How beautiful are Catholic Churches around the world, always with the open door, the stained glass, the flickering candle.  How worldly its corruption, Hieronymus Bosch and Brueghel lurking underneath the cassock.

It’s a delicate balance, being In The World, but Not Of It.  Defending centuries of tradition can pull you very far from the candle.  Perhaps the soul is cradled in a form of hydrostatic equilibrium.  If the sun were to burn out at this moment, it would take eight minutes for the darkness to reach us, even though the darkness was already present.

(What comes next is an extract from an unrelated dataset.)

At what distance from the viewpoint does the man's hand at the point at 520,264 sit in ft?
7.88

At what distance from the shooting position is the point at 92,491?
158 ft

Maybe that’s where the Church is now. Eight minutes to go.

Eviction

Larry got booted from his mattress fort on the Pacoima Wash yesterday. Official personages from the City gave him 24 hours to vacate. I asked him where he was headed next. He said he didn’t know. He didn’t want to go to Raymer Street with the rest of them. He preferred his isolation. He asked me if I worked at Kaiser hospital.  I told him no. He was certain he recognized me from there.

“You look like a doctor I used to know.”

The white favela, I couldn’t help noticing, is becoming less white.

What is the Christian thing to do with someone who walks around with a crack pipe in his hand in the middle of the afternoon but is otherwise harmless and agreeable?